- YOUR OBJECTIVE
Continue the blog post comparing matza balls made from a mix with ones made from scratch, starting right after its last line.
#### READING PASSAGE ####
Home » Food » Matza Balls: Comparing A Mix vs. A Recipe

Passover starts tonite at sundown which means a lot of Jewish people will be having Matza Balls in their chicken soup. I actually make them all year round but that’s another story. I usually make them from a mix but for this blog entry, I decided to kick it up a notch and make them from scratch.

What’s the difference – you ask?

  • From a Box: it has nasty ingredients (ie monisodium glutamate) but it’s convenient and they pretty much always turn out right.
  • From Scratch: no nasty ingredients but it takes almost twice as long to make
In the event you want to do you own comparison. Here’s what I did.
The Mix Method (otherwise known as “From the Box”).

Simple Ingredients

a) the box (please buy matza ball mix and NOT matza soup and ball mix)
b) 2 eggs
c) 2 tsp vegetable oil
METHOD: (according to the recipe on the side of the box)
a) mix 1 packet with 2 eggs and 2 tsp vegetable oil in a small bowl
b) put in the fridge for 15 minutes
c) boil a pot of water
d) make balls (small..not golf balls but more like the size of large marbles)
#### DATA EXTRACT ####
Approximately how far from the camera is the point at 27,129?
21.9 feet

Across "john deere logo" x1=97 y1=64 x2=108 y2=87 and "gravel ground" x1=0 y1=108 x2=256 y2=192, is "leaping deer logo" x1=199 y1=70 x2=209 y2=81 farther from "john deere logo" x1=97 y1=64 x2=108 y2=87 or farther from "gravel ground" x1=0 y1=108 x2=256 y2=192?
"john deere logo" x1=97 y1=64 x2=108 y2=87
####
- RESPONSE FOR THIS EXERCISE
e) place into boiling water and COVER

Lifted up the cover for the photo!!

e) reduce heat and simmer for 20 minutes
FROM SCRACH Recipe (taken from Food.Com)


1 cup matza meal

1 tsp baking powder (may be omitted during Passover)

2 tsp of salt

4 eggs

4 tsp vegetable oil


a) mix eggs and vegetable oil in a small bowl

b) mix baking powder and matza meal in another bowl

c) mix wet ingredients into dry ingredients but do not overmix

d) put the mixture in the fridge for an hour

e) boil a pot of water

f) make small balls (again not the size of golf balls more like large the size of a large marble!!)

g) place balls into boiling water, COVER and simmer for 40 minutes. (do not touch – yes – that’s right – do not touch)


It was a no brainer – the matza balls from the recipe tasted “real” vs “salty”. As for the texture – both were light and fluffy.

Not sure I will be buying the mix again. It’s SO much healthier to make my own.

By the way – its worth googling a few matza ball recipes online. Each one was different i.e one recipe even called for club soda.

Happy Passover and for those who celebrate Easter – Happy Easter.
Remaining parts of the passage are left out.